• [Tâche a] Pouvez-vous recopier à l'identique les enregistrements, depuis celui qui contient « వైసీపీ ఎమ్మెల్సీ అనంత్ » jusqu'à celui qui contient « 汽车上的Galaxy 体验东风悦达起亚K4 UVO », les deux inclus, en laissant de côté les images ?

• [Extrait du document]
★ ★ ★ ★ ★

Salle Pleyel, Paris, 01.04 et 02.04.2009, 20:00
Paris contient désormais une foule de petits rituels - regarder les gens à la terrasse d'un café, faire les librairies Boulevard St-Michel, lire dans le métro, oublier de manger et marcher à avoir les pieds en sang. Et aller à un concert à Pleyel.
L'automne, c'était mon pianiste préféré dans un récital de Lieder russes. Pleyel intime, feutré, apaisant comme un cocon. Au printemps, c'est Pleyel éclatant, enivrant de chromatismes, grandiose et étourdissant de puissance, avec Mahler et Bruckner et un orchestre immense - 9 contrebasses, et bien 70 musiciens sur scène pour Bruckner! (et oui, je viens de la province et n'avais encore jamais vu un tel effectif. C'est assez trippant la première fois.)

★ ★ ★ ★ ★

• [Tâche b] Pouvez-vous reprendre l'extrait du document depuis « Salle Pleyel, Paris, 01.04 » jusqu'à « la première fois.) », en changeant « Bruckner » en « Brahms » ?

• [Extraits de données]
★ ★ ★ ★ ★

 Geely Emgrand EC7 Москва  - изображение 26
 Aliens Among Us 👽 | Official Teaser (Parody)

★ ★ ★ ★ ★

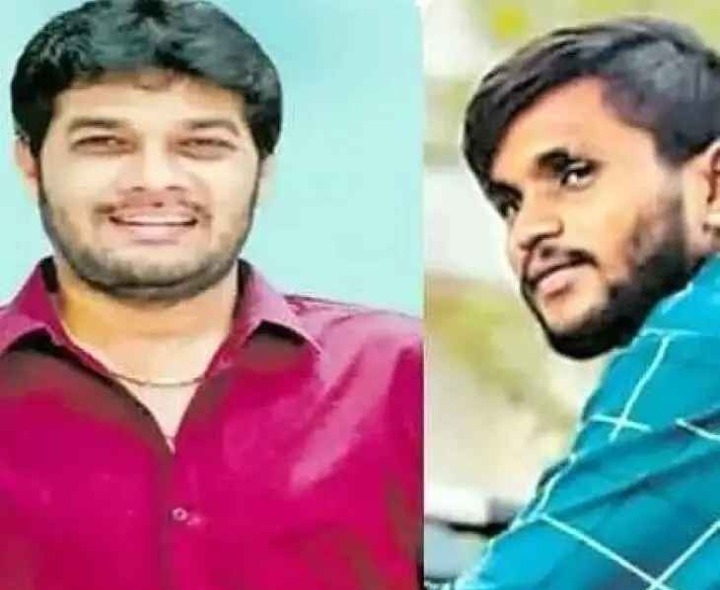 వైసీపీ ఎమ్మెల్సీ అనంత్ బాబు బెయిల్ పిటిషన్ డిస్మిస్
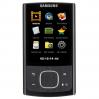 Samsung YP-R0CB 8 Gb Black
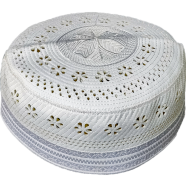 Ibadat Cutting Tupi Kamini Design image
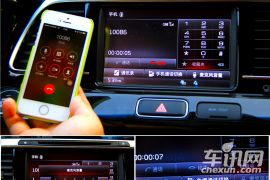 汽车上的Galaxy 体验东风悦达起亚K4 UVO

★ ★ ★ ★ ★

• [Réponse a]
 వైసీపీ ఎమ్మెల్సీ అనంత్ బాబు బెయిల్ పిటిషన్ డిస్మిస్
 Samsung YP-R0CB 8 Gb Black
 Ibadat Cutting Tupi Kamini Design image
 汽车上的Galaxy 体验东风悦达起亚K4 UVO

• [Réponse b]
Salle Pleyel, Paris, 01.04 et 02.04.2009, 20:00
Paris contient désormais une foule de petits rituels - regarder les gens à la terrasse d'un café, faire les librairies Boulevard St-Michel, lire dans le métro, oublier de manger et marcher à avoir les pieds en sang. Et aller à un concert à Pleyel.
L'automne, c'était mon pianiste préféré dans un récital de Lieder russes. Pleyel intime, feutré, apaisant comme un cocon. Au printemps, c'est Pleyel éclatant, enivrant de chromatismes, grandiose et étourdissant de puissance, avec Mahler et Brahms et un orchestre immense - 9 contrebasses, et bien 70 musiciens sur scène pour Brahms! (et oui, je viens de la province et n'avais encore jamais vu un tel effectif. C'est assez trippant la première fois.)